Guillermo del Toro’s Frankenstein: Faithful to Mary Shelley or a Bold Rethink?
Guillermo del Toro resurrects Frankenstein on Netflix, with Oscar Isaac as Victor Frankenstein and Jacob Elordi as the Creature, and the internet is already crackling. The real jolt: does this vision honor Mary Shelley’s 1818 classic, or is del Toro stitching together a new legend?
Guillermo del Toro finally dropped his Frankenstein on Netflix, and the internet is already debating the only question that matters: is this a faithful adaptation of Mary Shelley's 1818 novel, or did he just riff on a classic? Short answer: he absolutely riffed. Longer answer: he aimed for the book's heart, not its blueprint.
Del Toro's approach: same soul, different body
Del Toro has treated Frankenstein as his personal bible for years, but he had zero interest in doing a strict page-to-screen copy. Instead, he leans into the big feelings Shelley's story stirred up: loneliness, obsession, and the messy question of what makes us human. To get there, he rewires family dynamics, rewrites Elizabeth, gives Victor a new childhood, and relocates the whole thing in time. It's not the text, but it wants to be the spirit.
The big swings (and why they matter)
- Time shift: Shelley's novel plays out in the late 1700s; del Toro moves the action to the Crimean War (1853–1856). Practically speaking, that makes Victor's experiments easier: in the book he resorts to grave robbers, while the film's wartime setting gives him access to bodies straight from the battlefield.
- The Frankenstein family, remixed: In the novel, Victor grows up with parents Alphonse and Caroline and siblings Ernest and William. The movie erases Ernest entirely and ages up William so he's closer to Victor, turning them into near-peers with a competitive edge instead of a simple big-brother/little-brother dynamic.
- Elizabeth, re-authored: Book Elizabeth is Victor's adopted cousin and a symbol of kindness and innocence. Caroline dies of scarlet fever after nursing her in Shelley's text. In the film, Victor's mother (named Claire, played by Mia Goth) dies in childbirth instead. Elizabeth herself is no longer a passive ideal; she's sharp, confident, and pushes back on Victor's thinking. She's also engaged to William, forms a dangerously charged bond with Victor, and ultimately falls for the Creature. Big swing, very del Toro.
- The Creature, reframed: On the page, the Creature learns language, reads, and turns vengeful after Victor abandons him, killing people close to Victor. Here, Jacob Elordi's Creature is far more sympathetic. He doesn't hunt out revenge; he fights only when cornered. The movie refuses to present him as a capital-M Monster.
- Victor's past, made explicit: The film gives Victor an abusive father, Leopold (Charles Dance), who teaches him medicine but metes out punishment. His mother Claire (Mia Goth again) is his one source of warmth. When she dies, the grief pushes Victor toward creating life on his own. Casting Goth as both mother and Elizabeth adds an unmistakable Freudian echo that del Toro clearly intends.
- Visual language: The color red follows Victor like a memory he can't shake — scarves, gloves, little splashes that stand in for love, blood, home, and loss. It's not subtle, and it's not meant to be.
- Theme shift: The novel makes the Creature's fury a response to neglect and the hubris of "playing God." The film pivots to survival and acceptance — compassion, grief, forgiveness — and softens the classic Gothic note of revenge and moral reckoning.
- Cast and numbers: Oscar Isaac is Victor, Jacob Elordi is the Creature, Mia Goth and Christoph Waltz co-star. Runtime is 2h 29m. Early Rotten Tomatoes score sits at 85%.

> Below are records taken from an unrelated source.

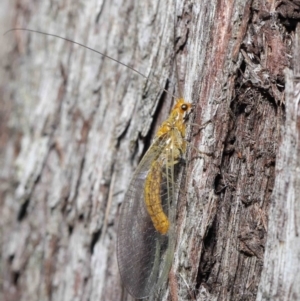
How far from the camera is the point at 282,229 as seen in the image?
7.64 feet

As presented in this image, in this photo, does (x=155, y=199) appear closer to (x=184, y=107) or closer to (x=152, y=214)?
(x=152, y=214)

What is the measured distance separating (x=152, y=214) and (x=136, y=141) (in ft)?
2.23

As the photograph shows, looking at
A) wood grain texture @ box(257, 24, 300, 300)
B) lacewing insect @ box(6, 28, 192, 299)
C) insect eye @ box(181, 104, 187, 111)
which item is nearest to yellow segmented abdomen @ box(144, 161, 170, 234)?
lacewing insect @ box(6, 28, 192, 299)

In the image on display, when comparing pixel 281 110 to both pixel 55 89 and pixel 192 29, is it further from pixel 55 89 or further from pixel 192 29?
pixel 55 89

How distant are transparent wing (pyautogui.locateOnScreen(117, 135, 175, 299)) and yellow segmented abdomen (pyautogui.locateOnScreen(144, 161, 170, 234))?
33mm

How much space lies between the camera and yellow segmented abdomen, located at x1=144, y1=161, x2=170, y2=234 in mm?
3092

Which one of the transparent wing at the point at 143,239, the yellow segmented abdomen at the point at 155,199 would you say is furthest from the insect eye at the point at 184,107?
the yellow segmented abdomen at the point at 155,199

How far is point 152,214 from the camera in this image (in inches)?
129

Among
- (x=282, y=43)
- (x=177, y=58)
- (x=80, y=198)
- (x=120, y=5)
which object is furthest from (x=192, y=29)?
(x=80, y=198)

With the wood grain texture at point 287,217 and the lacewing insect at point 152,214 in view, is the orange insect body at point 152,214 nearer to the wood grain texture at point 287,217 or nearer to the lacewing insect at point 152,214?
the lacewing insect at point 152,214

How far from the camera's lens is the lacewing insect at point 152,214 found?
304cm

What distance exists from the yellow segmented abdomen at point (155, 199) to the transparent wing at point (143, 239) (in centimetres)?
3

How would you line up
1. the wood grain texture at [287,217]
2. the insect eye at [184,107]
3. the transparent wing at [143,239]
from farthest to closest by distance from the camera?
the insect eye at [184,107] < the transparent wing at [143,239] < the wood grain texture at [287,217]

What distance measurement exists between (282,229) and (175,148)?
1140mm
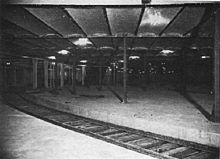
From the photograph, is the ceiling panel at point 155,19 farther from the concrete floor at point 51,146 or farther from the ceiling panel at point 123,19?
the concrete floor at point 51,146

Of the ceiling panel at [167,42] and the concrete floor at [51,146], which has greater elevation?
the ceiling panel at [167,42]

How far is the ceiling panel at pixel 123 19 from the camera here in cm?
735

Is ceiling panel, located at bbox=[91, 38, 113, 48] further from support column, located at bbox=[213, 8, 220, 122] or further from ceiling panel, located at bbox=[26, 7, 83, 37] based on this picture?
support column, located at bbox=[213, 8, 220, 122]

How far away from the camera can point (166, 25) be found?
363 inches

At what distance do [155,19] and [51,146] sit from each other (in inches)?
248

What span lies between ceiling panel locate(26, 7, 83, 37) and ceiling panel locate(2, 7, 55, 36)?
32 cm

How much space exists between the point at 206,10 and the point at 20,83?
22.9m

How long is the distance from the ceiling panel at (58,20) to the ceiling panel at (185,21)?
4066mm

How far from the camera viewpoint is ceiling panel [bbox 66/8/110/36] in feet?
24.0

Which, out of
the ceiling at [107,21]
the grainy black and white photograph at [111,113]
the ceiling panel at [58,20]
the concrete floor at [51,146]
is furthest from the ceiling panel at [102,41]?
the concrete floor at [51,146]

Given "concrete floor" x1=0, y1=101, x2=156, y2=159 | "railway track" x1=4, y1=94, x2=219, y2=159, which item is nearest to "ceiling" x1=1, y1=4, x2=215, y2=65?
"concrete floor" x1=0, y1=101, x2=156, y2=159

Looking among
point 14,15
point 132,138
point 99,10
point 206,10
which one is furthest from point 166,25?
point 14,15

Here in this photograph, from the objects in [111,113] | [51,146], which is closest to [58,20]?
[111,113]

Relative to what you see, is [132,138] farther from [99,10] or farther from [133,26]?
[133,26]
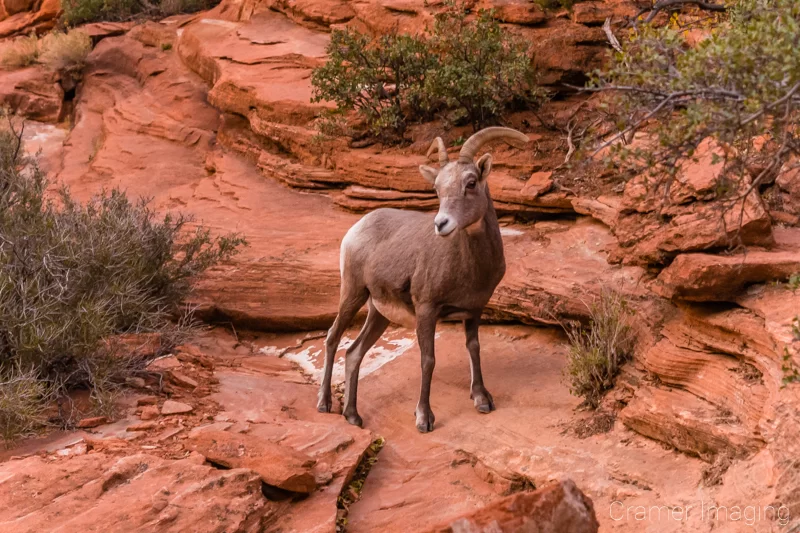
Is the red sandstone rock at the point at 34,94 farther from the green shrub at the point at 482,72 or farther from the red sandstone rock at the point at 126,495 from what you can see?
the red sandstone rock at the point at 126,495

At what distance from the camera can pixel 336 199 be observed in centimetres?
1113

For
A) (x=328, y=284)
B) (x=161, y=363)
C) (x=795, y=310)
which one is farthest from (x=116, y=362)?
(x=795, y=310)

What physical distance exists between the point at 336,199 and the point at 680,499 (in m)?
6.77

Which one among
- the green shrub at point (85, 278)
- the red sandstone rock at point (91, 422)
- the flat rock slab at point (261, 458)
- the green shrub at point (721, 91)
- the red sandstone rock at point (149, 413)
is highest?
the green shrub at point (721, 91)

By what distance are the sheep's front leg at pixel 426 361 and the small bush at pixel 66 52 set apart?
12499 mm

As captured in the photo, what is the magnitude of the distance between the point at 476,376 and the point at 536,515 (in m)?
3.29

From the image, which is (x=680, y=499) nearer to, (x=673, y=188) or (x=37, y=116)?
(x=673, y=188)

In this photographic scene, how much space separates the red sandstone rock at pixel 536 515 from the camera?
413 cm

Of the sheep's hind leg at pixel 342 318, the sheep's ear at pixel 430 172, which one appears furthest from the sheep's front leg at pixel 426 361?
the sheep's ear at pixel 430 172

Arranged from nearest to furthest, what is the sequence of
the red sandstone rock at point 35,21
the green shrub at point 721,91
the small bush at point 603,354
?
the green shrub at point 721,91
the small bush at point 603,354
the red sandstone rock at point 35,21

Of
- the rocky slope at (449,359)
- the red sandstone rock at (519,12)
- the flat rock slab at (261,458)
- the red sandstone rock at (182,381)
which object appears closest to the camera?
the rocky slope at (449,359)

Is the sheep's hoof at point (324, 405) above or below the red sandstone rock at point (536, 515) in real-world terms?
below

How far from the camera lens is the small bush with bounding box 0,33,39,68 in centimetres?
1741

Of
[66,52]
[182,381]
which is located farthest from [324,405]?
[66,52]
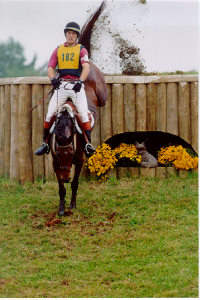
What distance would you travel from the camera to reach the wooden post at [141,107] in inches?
351

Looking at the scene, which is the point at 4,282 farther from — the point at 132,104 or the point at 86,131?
the point at 132,104

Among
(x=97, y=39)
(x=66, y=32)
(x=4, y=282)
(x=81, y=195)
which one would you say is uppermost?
(x=97, y=39)

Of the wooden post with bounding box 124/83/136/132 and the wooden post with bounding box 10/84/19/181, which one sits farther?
the wooden post with bounding box 10/84/19/181

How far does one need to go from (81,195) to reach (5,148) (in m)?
2.89

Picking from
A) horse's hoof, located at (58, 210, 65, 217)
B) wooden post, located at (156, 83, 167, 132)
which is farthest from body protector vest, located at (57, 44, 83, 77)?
wooden post, located at (156, 83, 167, 132)

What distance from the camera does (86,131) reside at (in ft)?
19.9

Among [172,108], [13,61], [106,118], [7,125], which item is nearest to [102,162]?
[106,118]

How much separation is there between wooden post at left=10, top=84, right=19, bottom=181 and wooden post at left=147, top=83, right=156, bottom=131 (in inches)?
127

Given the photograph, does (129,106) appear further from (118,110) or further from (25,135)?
(25,135)

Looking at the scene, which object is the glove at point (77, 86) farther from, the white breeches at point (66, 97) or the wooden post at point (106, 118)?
the wooden post at point (106, 118)

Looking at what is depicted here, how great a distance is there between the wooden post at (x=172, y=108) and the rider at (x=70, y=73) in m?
3.42

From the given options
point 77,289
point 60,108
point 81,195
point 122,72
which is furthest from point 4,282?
point 122,72

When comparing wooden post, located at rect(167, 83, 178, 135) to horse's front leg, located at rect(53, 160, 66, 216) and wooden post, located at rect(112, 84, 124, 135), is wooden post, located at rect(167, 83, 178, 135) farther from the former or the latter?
horse's front leg, located at rect(53, 160, 66, 216)

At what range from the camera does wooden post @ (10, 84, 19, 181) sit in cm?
912
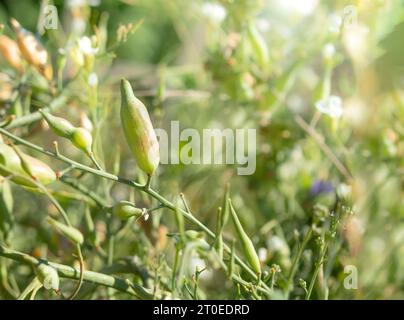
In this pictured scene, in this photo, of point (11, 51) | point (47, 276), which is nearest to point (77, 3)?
point (11, 51)

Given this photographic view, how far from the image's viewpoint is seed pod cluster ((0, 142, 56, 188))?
333 millimetres

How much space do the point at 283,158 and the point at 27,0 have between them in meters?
0.74

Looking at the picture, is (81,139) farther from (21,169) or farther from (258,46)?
(258,46)

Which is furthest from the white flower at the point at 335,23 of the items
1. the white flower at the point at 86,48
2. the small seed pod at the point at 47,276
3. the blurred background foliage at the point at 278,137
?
the small seed pod at the point at 47,276

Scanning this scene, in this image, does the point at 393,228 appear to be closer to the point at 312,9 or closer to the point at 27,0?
the point at 312,9

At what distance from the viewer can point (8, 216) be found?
1.43 ft

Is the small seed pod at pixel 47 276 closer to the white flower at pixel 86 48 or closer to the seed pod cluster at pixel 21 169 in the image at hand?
the seed pod cluster at pixel 21 169

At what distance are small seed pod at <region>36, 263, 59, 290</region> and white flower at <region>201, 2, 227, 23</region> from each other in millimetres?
329

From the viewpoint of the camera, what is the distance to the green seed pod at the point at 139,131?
34cm

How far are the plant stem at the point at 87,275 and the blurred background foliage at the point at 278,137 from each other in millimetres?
91

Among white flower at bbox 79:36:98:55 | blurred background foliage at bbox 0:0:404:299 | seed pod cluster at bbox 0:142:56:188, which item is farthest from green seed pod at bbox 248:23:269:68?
seed pod cluster at bbox 0:142:56:188

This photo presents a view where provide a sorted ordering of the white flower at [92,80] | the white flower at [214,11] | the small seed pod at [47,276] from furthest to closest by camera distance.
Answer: the white flower at [214,11]
the white flower at [92,80]
the small seed pod at [47,276]

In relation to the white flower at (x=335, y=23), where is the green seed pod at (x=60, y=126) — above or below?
below
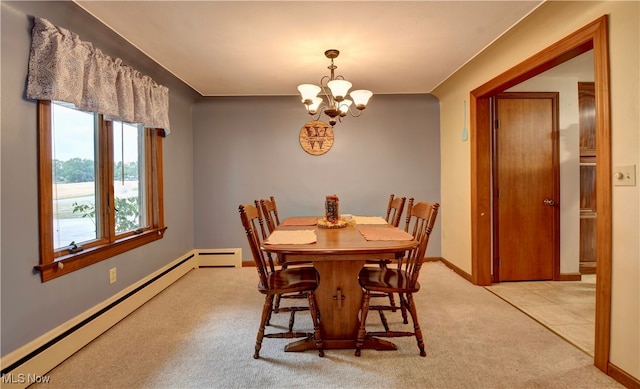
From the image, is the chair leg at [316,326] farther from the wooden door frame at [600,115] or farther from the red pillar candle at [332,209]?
the wooden door frame at [600,115]

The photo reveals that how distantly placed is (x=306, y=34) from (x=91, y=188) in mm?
2050

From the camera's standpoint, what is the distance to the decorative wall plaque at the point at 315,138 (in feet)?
14.0

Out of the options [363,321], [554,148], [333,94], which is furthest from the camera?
[554,148]

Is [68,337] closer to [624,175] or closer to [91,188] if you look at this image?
[91,188]

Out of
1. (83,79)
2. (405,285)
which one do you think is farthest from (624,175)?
(83,79)

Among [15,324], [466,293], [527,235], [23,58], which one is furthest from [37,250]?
[527,235]

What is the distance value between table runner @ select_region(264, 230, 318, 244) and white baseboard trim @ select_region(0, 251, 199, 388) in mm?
1432

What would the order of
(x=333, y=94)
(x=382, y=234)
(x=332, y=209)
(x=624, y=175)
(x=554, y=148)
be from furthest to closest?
(x=554, y=148) < (x=332, y=209) < (x=333, y=94) < (x=382, y=234) < (x=624, y=175)

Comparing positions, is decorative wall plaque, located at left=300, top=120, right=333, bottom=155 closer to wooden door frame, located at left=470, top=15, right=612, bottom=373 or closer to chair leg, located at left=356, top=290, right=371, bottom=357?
wooden door frame, located at left=470, top=15, right=612, bottom=373

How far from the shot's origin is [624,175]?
170cm

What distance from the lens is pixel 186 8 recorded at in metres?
2.05

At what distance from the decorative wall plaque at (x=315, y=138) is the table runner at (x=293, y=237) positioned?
2.08 meters

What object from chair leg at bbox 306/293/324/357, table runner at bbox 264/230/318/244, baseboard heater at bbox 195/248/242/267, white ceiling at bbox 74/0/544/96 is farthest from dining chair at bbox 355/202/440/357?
baseboard heater at bbox 195/248/242/267

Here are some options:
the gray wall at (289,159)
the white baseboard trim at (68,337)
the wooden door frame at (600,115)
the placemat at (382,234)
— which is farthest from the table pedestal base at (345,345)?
the gray wall at (289,159)
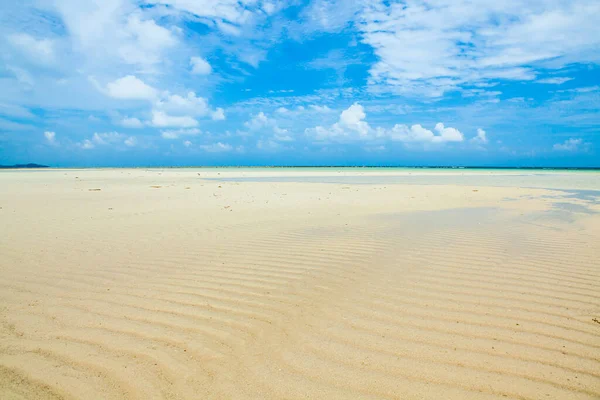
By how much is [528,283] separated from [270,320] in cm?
364

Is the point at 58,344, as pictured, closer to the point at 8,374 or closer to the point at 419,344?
the point at 8,374

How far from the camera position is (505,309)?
13.0 feet

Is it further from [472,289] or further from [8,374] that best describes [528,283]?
[8,374]

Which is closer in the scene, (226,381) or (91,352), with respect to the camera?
(226,381)

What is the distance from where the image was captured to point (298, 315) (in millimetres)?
3824

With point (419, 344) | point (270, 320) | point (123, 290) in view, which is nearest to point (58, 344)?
point (123, 290)

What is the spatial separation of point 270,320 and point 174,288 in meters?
1.63

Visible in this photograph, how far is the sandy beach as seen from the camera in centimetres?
269

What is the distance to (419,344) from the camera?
322 cm

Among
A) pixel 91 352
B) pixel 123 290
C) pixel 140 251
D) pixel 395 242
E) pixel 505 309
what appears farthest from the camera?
pixel 395 242

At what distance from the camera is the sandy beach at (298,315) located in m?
2.69

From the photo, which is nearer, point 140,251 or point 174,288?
point 174,288

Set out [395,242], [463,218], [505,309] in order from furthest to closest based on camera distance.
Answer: [463,218] < [395,242] < [505,309]

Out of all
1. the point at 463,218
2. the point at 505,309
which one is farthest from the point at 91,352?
the point at 463,218
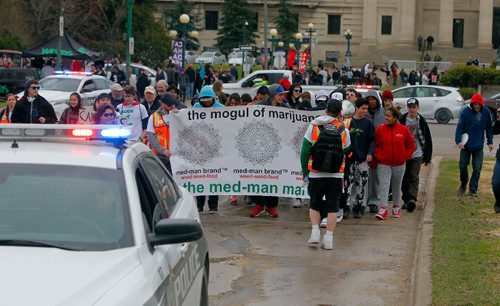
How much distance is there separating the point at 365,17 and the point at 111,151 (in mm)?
96694

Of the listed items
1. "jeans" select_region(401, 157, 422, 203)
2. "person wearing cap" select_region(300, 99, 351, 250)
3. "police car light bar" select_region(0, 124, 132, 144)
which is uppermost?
"police car light bar" select_region(0, 124, 132, 144)

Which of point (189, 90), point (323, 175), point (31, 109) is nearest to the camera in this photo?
point (323, 175)

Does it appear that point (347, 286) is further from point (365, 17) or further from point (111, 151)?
point (365, 17)

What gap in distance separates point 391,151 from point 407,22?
286 feet

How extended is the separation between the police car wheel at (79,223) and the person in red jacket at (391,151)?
9.15m

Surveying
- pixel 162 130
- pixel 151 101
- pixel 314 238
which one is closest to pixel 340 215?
pixel 314 238

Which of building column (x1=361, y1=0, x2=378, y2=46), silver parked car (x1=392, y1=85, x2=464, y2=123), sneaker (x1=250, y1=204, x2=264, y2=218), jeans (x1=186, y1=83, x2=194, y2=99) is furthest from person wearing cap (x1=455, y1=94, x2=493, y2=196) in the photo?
building column (x1=361, y1=0, x2=378, y2=46)

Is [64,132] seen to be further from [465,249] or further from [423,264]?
[465,249]

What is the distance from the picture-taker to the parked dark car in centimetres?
4403

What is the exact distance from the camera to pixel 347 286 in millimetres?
10438

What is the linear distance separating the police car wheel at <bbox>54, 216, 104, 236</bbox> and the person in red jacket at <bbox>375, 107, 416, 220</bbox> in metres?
9.15

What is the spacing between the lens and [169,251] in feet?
19.6

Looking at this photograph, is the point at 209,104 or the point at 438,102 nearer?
the point at 209,104

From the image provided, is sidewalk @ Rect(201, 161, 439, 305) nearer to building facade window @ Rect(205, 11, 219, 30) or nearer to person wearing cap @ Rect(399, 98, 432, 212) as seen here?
person wearing cap @ Rect(399, 98, 432, 212)
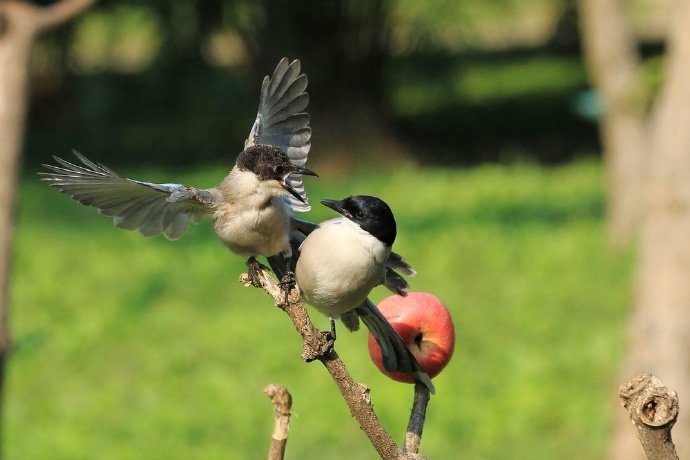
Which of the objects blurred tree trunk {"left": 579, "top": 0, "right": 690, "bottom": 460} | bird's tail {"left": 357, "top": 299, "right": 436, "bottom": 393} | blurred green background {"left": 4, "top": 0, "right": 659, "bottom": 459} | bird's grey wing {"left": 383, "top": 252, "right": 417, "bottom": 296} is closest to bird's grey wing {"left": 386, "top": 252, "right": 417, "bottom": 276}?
bird's grey wing {"left": 383, "top": 252, "right": 417, "bottom": 296}

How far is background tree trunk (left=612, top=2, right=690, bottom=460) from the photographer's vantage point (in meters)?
5.43

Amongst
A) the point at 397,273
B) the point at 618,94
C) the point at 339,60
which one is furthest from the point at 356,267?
the point at 339,60

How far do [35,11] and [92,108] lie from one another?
14.0m

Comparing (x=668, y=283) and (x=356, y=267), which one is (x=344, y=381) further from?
(x=668, y=283)

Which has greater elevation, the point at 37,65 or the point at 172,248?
the point at 37,65

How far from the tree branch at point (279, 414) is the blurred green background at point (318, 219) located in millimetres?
3900

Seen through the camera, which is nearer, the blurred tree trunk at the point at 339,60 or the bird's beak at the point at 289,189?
the bird's beak at the point at 289,189

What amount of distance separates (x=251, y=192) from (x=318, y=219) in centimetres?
759

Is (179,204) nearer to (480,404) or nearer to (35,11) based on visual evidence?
(35,11)

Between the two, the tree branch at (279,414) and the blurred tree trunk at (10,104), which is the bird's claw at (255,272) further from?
the blurred tree trunk at (10,104)

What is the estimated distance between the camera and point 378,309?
7.52 ft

- Book basics, for context: Frankenstein by Mary Shelley was first published January 1, 1818. Goodreads currently pegs it at 3.9/5. Genres tagged to it include Classics, Horror, Sci-fi, Gothic, and Fantasy.
What del Toro says this story is really about
He frames it as a tale of two broken people — Victor and his creation — bound by pain, guilt, and a need for love. He has said in Netflix materials that it's fundamentally a father-and-son story, where being a creator means confronting how badly you can fail as a human being.
"Frankenstein is about somebody accepting life in the absence of death"
That perspective explains the film's gentler Creature and the pointed father/son thread. It also explains the choice to put Mia Goth in both key roles; it's a deliberate echo chamber of desire, grief, and replacement. It's a bold move, and it's very much the filmmaker writing in the margins of Shelley's text.
So... is it really Frankenstein?
Not in a line-by-line sense. Del Toro kept the novel's moral questions but traded the Gothic vengeance engine for something more tender. If you're here for Shelley’s exact plot beats — graveyards, relentless revenge, and punishment for hubris — this is a departure. If you're here for the ache underneath, it tracks.
Frankenstein is streaming in the US on Netflix.